Hearing loss affects people of all ages and genders, and in some contexts men are more likely to be affected by it than others. Learn more about men and hearing loss in this week’s latest Audicus blog!
Hearing loss occurs in 40% of people aged 55 to 74. Roughly 80% of the hearing impaired individuals in this age bracket do not actually own a hearing aid. Up to 25% of the people that actually do have hearing aids don’t use them, and in most cases these people are men.
Men and Hearing Aids
There are a number of reasons why men and other groups of people with hearing loss may avoid using hearing aids. Hearings aids do not always function perfectly. This is more common in places where there are crowds of people.
Hearing aids are also expensive and many consistently require the use of batteries. Some people may have difficulty understanding how to adjust them for volume and other paramenters. Hearing aids can also be uncomfortable to wear and in some cases may even irritate the skin.
Having your hearing aid fit by an audiologist or speaking to your audiologist about how to use your hearing aid can help eliminate these problems.
Men and women also experience hearing loss differently at a certain age. After the age of 80, men typically experience high frequency hearing loss, whereas women typically experience low frequency hearing loss.
This may have something to do with the different ways in which male and female brains are usually structured. Men usually have more neural connections within both hemispheres of the brain.

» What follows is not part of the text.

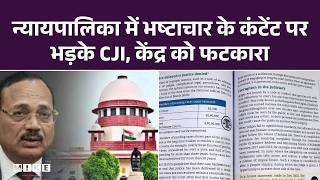 NCERT ने Class 8 Textbook में COURT Corruption पर क्या लिखा क‍ि SC CJI Suryakant को आया गुस्सा
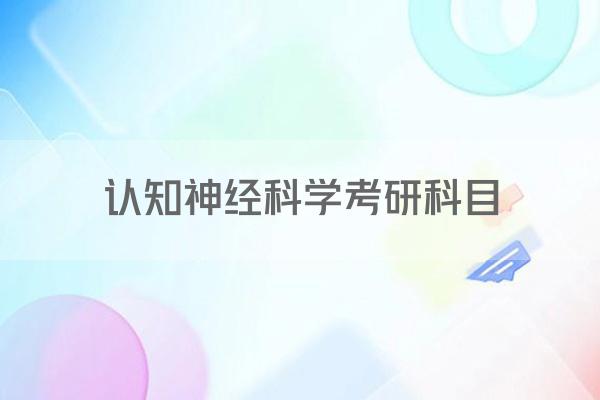 认知神经科学考研科目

Women usually have more connections that unite the two hemispheres.
Men who are in the military, work in construction or are firefighters are at greater risk for experiencing hearing loss than the general public.
Men and the Hearing Loss Stigma
Men may shy away from using hearing aids because there is oftentimes a stigma associated with wearing hearing aids.

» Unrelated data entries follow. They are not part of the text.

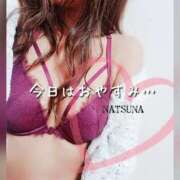 ヒメ日記 2026/03/30 22:37 投稿 なつな THE ESUTE 渋谷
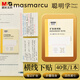 MASMARCU晨光擴(kuò)張便利貼標(biāo)簽貼高顏值錯(cuò)題便簽貼紙大號(hào)學(xué)生擴(kuò)展筆記記事貼ins風(fēng)聰明學(xué)下帖YS0159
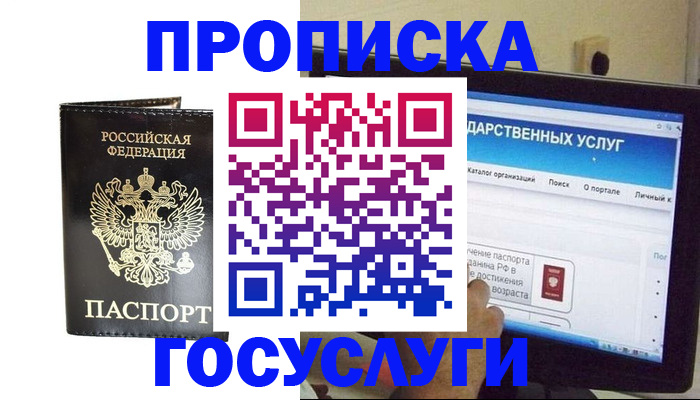 прописка гарантия в Новом Уренгое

For many men, hearing loss is a sign of aging or becoming less functional. These fears are common to people of all genders, but for men these concerns can be especially troubling because many cultures emphasize that men need to be powerful and reliable.
Hearing loss can also be a gradual process, and some men may not actually notice that their hearing has declined and that they need a hearing aid.
Hearing loss, when left untreated and unregulated by a hearing aid, can result in progressively worse hearing and other medical conditions.
The earlier a hearing loss problem is tackled the better, and motivating people to go see an audiologist will do more good than harm.
Due to cultural influences and expectations, many men may not be comfortable speaking up about their hearing loss.
However, talking with your loved ones about hearing loss and letting them know that it isn’t a condition to be ashamed of will help give them the confidence to seek help when they need it.